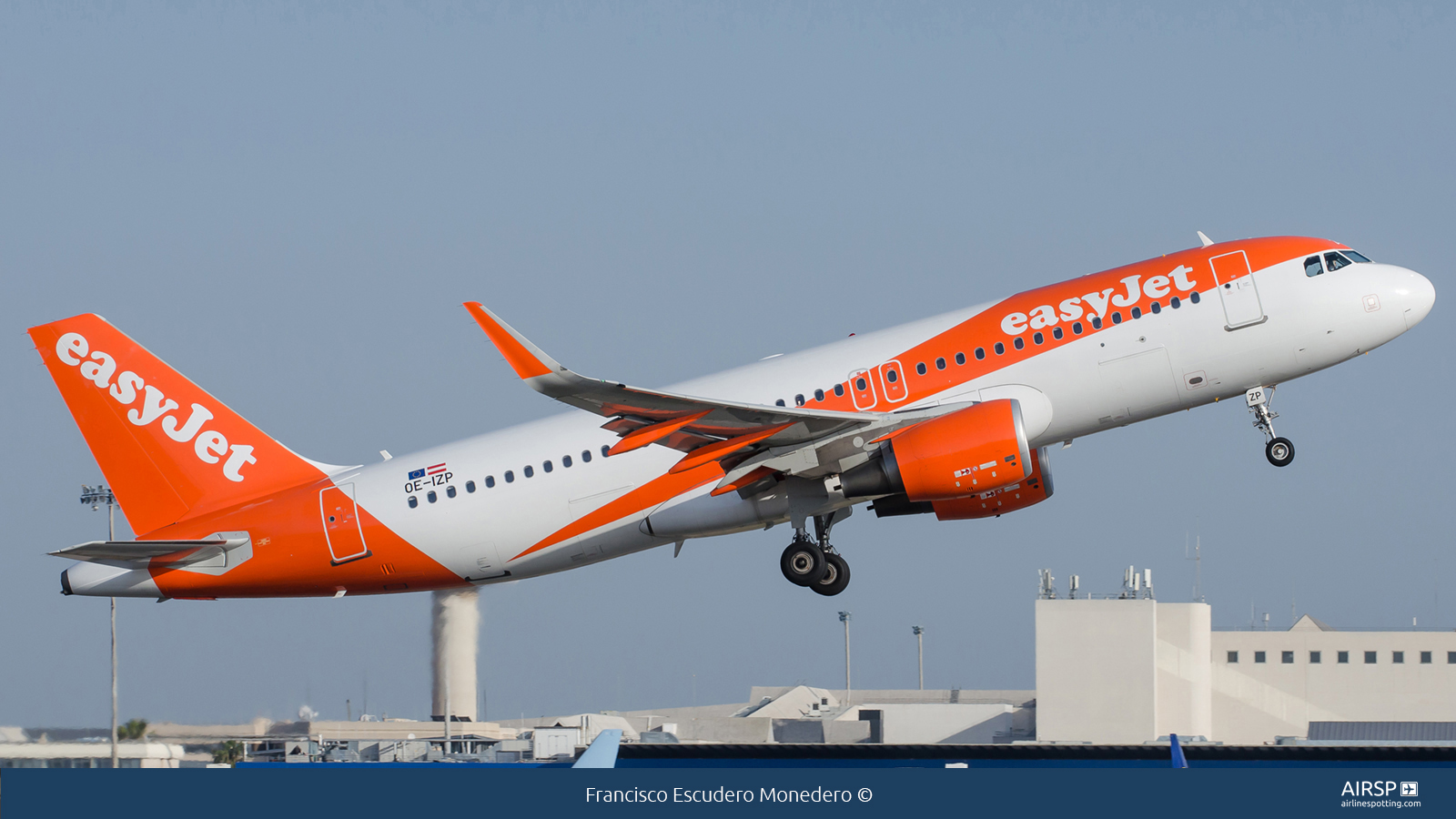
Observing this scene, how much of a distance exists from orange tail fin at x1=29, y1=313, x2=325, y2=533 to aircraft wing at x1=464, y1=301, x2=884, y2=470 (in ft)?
29.8

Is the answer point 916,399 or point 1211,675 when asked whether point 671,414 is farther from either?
point 1211,675

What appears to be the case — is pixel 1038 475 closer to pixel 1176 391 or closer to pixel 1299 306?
pixel 1176 391

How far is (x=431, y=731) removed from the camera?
70.9 m

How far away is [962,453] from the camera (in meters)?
30.8

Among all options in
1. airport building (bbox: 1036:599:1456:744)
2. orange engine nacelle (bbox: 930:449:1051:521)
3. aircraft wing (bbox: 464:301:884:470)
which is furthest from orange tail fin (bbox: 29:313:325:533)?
airport building (bbox: 1036:599:1456:744)

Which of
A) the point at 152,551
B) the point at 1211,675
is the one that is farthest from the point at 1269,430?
the point at 1211,675

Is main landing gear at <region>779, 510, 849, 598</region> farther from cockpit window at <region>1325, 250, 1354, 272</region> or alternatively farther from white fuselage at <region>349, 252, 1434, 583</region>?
cockpit window at <region>1325, 250, 1354, 272</region>

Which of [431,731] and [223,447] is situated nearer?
[223,447]

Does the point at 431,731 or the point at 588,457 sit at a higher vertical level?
the point at 588,457

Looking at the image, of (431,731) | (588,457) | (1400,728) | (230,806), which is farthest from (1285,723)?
(230,806)

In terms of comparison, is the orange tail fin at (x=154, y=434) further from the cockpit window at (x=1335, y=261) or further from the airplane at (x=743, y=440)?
the cockpit window at (x=1335, y=261)

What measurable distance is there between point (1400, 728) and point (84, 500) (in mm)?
67743

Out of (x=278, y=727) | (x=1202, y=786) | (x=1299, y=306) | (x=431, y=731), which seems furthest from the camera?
(x=431, y=731)

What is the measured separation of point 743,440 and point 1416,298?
14019mm
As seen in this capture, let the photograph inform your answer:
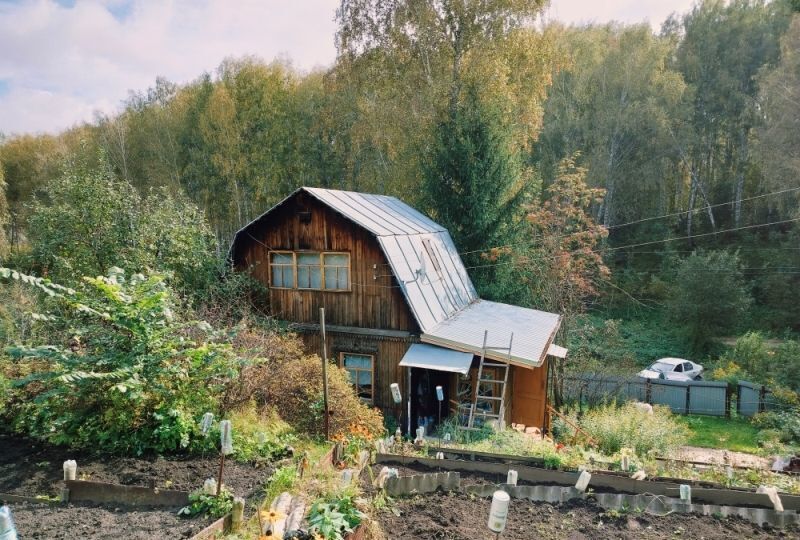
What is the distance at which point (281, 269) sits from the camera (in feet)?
42.2

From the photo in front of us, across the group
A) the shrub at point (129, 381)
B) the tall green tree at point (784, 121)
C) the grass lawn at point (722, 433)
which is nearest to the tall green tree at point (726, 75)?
the tall green tree at point (784, 121)

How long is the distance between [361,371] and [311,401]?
2.83 metres

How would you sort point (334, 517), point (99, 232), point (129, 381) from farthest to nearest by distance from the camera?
point (99, 232), point (129, 381), point (334, 517)

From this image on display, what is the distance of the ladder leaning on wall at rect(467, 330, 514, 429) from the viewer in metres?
10.5

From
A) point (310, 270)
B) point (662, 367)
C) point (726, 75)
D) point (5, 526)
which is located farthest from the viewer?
point (726, 75)

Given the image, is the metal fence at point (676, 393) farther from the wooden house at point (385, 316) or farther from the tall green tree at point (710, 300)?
the tall green tree at point (710, 300)

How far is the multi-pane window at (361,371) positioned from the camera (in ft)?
39.3

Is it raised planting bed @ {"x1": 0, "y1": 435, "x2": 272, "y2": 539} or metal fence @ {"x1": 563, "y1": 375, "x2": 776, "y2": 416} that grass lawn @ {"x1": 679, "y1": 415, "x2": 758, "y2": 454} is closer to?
metal fence @ {"x1": 563, "y1": 375, "x2": 776, "y2": 416}

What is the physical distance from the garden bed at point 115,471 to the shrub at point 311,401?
2.17 m

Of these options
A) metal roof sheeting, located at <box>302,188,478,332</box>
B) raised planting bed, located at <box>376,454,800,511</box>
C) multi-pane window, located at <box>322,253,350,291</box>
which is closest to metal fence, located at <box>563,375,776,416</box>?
metal roof sheeting, located at <box>302,188,478,332</box>

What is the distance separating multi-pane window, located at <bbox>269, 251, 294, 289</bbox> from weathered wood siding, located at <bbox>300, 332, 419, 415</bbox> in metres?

------------------------------------------------------------

## Set problem
The records above should be reproduced exactly, with no pictures included.

## Output for this exercise
Observing this scene, how much of a distance exists from orange tail fin at x1=29, y1=313, x2=325, y2=533 to aircraft wing at x1=464, y1=301, x2=884, y2=470 (in ft)?
29.8

Is the answer point 916,399 or point 1211,675 when asked whether point 671,414 is farther from either?
point 1211,675

What appears to be the case — is pixel 1038 475 closer to pixel 1176 391 or closer to pixel 1299 306?
pixel 1176 391

How far is (x=431, y=731) removed from the camera?
70.9 m

How far away is [962,453] from the camera (in meters)?
30.8

Among all options in
1. airport building (bbox: 1036:599:1456:744)
2. orange engine nacelle (bbox: 930:449:1051:521)
3. aircraft wing (bbox: 464:301:884:470)
which is furthest from orange tail fin (bbox: 29:313:325:533)?
airport building (bbox: 1036:599:1456:744)

Which of
A) the point at 152,551
B) the point at 1211,675
is the one that is farthest from the point at 1269,430?
the point at 1211,675

Is main landing gear at <region>779, 510, 849, 598</region> farther from cockpit window at <region>1325, 250, 1354, 272</region> or alternatively farther from white fuselage at <region>349, 252, 1434, 583</region>?
cockpit window at <region>1325, 250, 1354, 272</region>

Which of [431,731] and [223,447] is situated nearer?
[223,447]

Does the point at 431,731 or the point at 588,457 sit at a higher vertical level?
the point at 588,457

Looking at the image, of (431,731) | (588,457) | (1400,728) | (230,806), which is farthest from (1285,723)?
(230,806)

In terms of comparison, is the orange tail fin at (x=154, y=434) further from the cockpit window at (x=1335, y=261) or further from the airplane at (x=743, y=440)?
the cockpit window at (x=1335, y=261)

What measurable distance is there between point (1400, 728) and point (84, 500) (in mm)?
67743

Out of (x=278, y=727) | (x=1202, y=786) | (x=1299, y=306) | (x=431, y=731), which seems furthest from the camera?
(x=431, y=731)

What is the measured separation of point 743,440 and point 1416,298?
14019mm
As seen in this capture, let the photograph inform your answer:
What is the distance at which point (281, 269) sits from the camera (in feet)?
42.2

From the photo in front of us, across the group
A) the shrub at point (129, 381)
B) the tall green tree at point (784, 121)
C) the grass lawn at point (722, 433)
which is nearest to the tall green tree at point (726, 75)?
the tall green tree at point (784, 121)

How long is the distance between [361,371] and [311,401]?
2.83 metres

How would you sort point (334, 517), point (99, 232), point (129, 381) from farthest to nearest by distance from the camera?
point (99, 232), point (129, 381), point (334, 517)

From this image on display, what is the distance of the ladder leaning on wall at rect(467, 330, 514, 429) from the viewer in metres?
10.5

From
A) point (310, 270)
B) point (662, 367)
C) point (726, 75)
D) point (5, 526)
which is located farthest from the viewer?
point (726, 75)

Given the image, is the metal fence at point (676, 393) farther from the wooden house at point (385, 316) or farther from the tall green tree at point (710, 300)?
the tall green tree at point (710, 300)

How far is the multi-pane window at (361,371) positioned from the camera (in ft)?
39.3

Is it raised planting bed @ {"x1": 0, "y1": 435, "x2": 272, "y2": 539} or metal fence @ {"x1": 563, "y1": 375, "x2": 776, "y2": 416} that grass lawn @ {"x1": 679, "y1": 415, "x2": 758, "y2": 454} is closer to?
metal fence @ {"x1": 563, "y1": 375, "x2": 776, "y2": 416}

What is the physical distance from the garden bed at point 115,471 to the shrub at point 311,401?
2.17 m

Of these options
A) metal roof sheeting, located at <box>302,188,478,332</box>
B) raised planting bed, located at <box>376,454,800,511</box>
C) multi-pane window, located at <box>322,253,350,291</box>
which is closest to metal fence, located at <box>563,375,776,416</box>?
metal roof sheeting, located at <box>302,188,478,332</box>

What is the distance separating multi-pane window, located at <bbox>269, 251, 294, 289</bbox> from weathered wood siding, located at <bbox>300, 332, 419, 415</bbox> in metres?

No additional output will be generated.